Shredded Beef Enchiladas
Ingredients
2 cups Enchilada Sauce
16 Tortillas
2 cups Cheddar Cheese, grated
2 cups Queso Fresco, crumbles
5½ pounds Shredded Beef
¼ cup Green Onions
1 cup Sour Cream, to dollop
¼ cup Cilantro, as a garnish
Directions
1. Preheat the oven to 350 degrees
2. Put ½ cup enchilada sauce in the bottom of a pie dish or just enough to coat the bottom
3. Dip both sides of the tortillas, 1 at a time with tongs, into the sauce, and coat both sides
4. Place tortillas on to a plate
5. Combine the cheeses in a medium bowl
6. Fill each with some of the shredded meat (do not overfill the tortillas)

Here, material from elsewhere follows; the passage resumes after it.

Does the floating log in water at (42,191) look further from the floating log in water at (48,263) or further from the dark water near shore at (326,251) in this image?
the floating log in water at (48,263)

Reserve some cheese for the top of the baking pan
7. Roll and arrange them, seam side down, in the baking pan, packing the enchiladas tightly
8. Add additional sauce to come ⅓ up the sides of the enchiladas, then sprinkle a line of cheese, lengthwise, down the center of the pan
9. Sprinkle green onions evenly over the top
10. Bake until bubbly, about 25 to 30 minutes
11. Remove from the oven
12. Let sit for 5 minutes and then serve with sour cream and cilantro
Note: If you’re using a porcelain lined baking dish, you can bake for less time at a higher temperature. Alternately, if you’re using a glass baking dish, it’ll have to be at a lower temperature for longer.
Options: You can also use shredded chicken or just fill the enchiladas with cheese.